Warm, sunny and breezy







 



 





Burren trip proves fruitful after all

Monday, April 19, 2010

I WAS in west Clare about ten days ago and, because it was April and the sun was shining, I decided to go and look for vernal gentians in the Burren.

I think they qualify as the most wonderful and spectacular harbingers of spring in the whole country. I had an accomplice who knew the Burren very well and guaranteed she could take me directly to the best gentian sites.

We arrived full of hope, despite the fact that the landscape was as depressing as I’d ever seen it. It was dry and yellow with very little sign of growth but much evidence of hard grazing. Beefy-looking cattle were everywhere, along with their hoof prints and cow pats, and a hundred metres away a herd of feral goats peered at us suspiciously. We headed inland on foot, after parking on the coast road south of Fanore.

It’s a while since I’ve been to the Burren and I had to acclimatise myself to the skills of walking on limestone pavement. Negotiating the clints and grykes and anticipating the slab that’s going to shift under your feet is remarkably tiring when you’re not used to it. My local companion soon left me in her wake.

I compensated by peering closely at botanical detail – though, truth to tell, there wasn’t a huge amount to look at. There were primroses and violets in flower – violet species are quite difficult and I’m not a good enough botanist to know which one I was looking at, and to tell you the truth I didn’t care too much. There were prostrate blackthorns extruding from cracks in the rock and in glorious flower. Then I found something I didn’t recognise growing out of a crack in a pale grey cliff. It was covered in white flowers.

Luckily, my companion is also a photographer. The digital camera must be the most useful botanical aid since Keble Martin. She captured the image and, in due course, it will be emailed to me and I will pore over the text books and get an identification.

It was a warm, humid day with sunshine battling with a mist that threatened to drift in from the Aran Islands. We walked and we sweated and we peered at the ground but there wasn’t a gentian to be found.

There were tour buses parking on the coast road to the west of us and disgorging hordes of people with priapic cameras who took photographs of rocks and the mist. Then, on the way back, we noticed something rather different.

A very old man leaning on a stick of hazel was making his way slowly up the slope. He had a sack on his back and every now and again he would pause to get his breath and gather something off the ground and stuff it into the sack. We were curious so we fabricated a detour that would intersect with his uphill course.

He returned our greetings in a very quiet voice. He may have been saving precious breath. He was certainly in his mid-80s and the slope was considerable. The sack contained hay and he was adding to it with tufts of dried grass that had survived the grazing under the protection of the low thorn bushes.

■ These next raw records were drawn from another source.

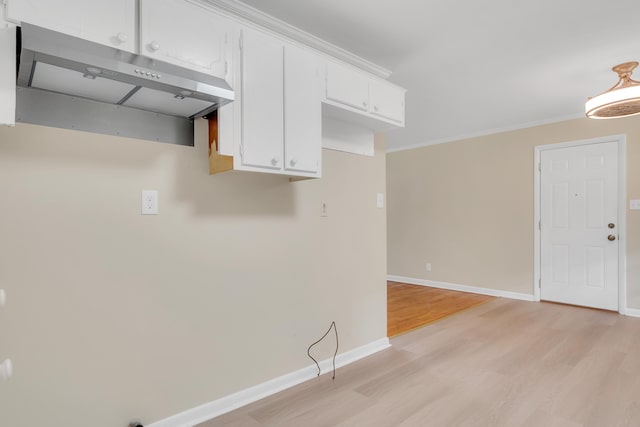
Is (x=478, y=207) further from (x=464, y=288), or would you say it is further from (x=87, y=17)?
(x=87, y=17)

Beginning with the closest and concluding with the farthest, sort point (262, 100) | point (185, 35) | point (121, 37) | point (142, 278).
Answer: point (121, 37) < point (185, 35) < point (142, 278) < point (262, 100)

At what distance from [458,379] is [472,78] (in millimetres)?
2431

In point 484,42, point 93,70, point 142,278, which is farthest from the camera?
point 484,42

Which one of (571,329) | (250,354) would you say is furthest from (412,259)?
(250,354)

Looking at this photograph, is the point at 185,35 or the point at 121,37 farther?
the point at 185,35

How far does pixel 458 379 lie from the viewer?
2.48m

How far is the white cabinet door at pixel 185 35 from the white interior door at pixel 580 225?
4345 millimetres

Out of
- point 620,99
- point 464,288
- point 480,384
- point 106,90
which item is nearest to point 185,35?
point 106,90

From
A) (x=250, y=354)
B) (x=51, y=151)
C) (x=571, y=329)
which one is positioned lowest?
(x=571, y=329)

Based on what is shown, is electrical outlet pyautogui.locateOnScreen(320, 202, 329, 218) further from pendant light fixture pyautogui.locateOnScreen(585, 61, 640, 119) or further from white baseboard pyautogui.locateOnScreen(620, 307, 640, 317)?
white baseboard pyautogui.locateOnScreen(620, 307, 640, 317)

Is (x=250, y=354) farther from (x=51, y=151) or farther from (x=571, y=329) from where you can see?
(x=571, y=329)

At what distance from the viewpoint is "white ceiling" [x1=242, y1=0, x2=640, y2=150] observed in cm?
207

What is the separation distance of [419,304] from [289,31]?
362cm

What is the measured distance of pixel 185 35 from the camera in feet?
5.34
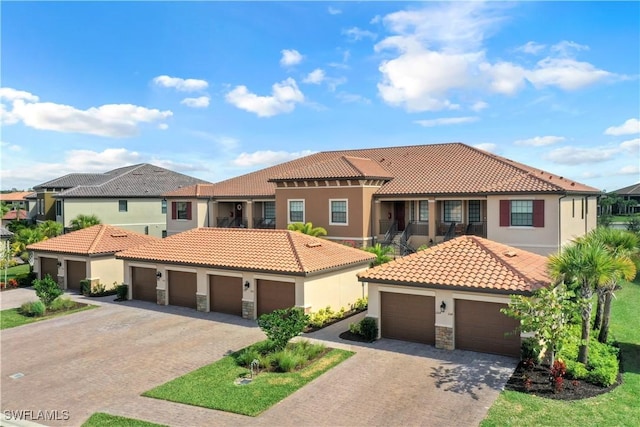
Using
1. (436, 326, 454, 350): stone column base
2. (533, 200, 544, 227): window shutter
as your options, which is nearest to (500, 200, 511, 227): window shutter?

There was a calf up on the hill, he told us, that wasn’t well. He was going up to check on it.

I was suddenly struck by the immense difference in lifestyle between him and the people from the coaches who were photographing his landscape. And, for that matter, between him and someone like me who travelled to his land to look for an obscure wildflower.

In some way this insight more than compensated for my failure to find a flowering gentian.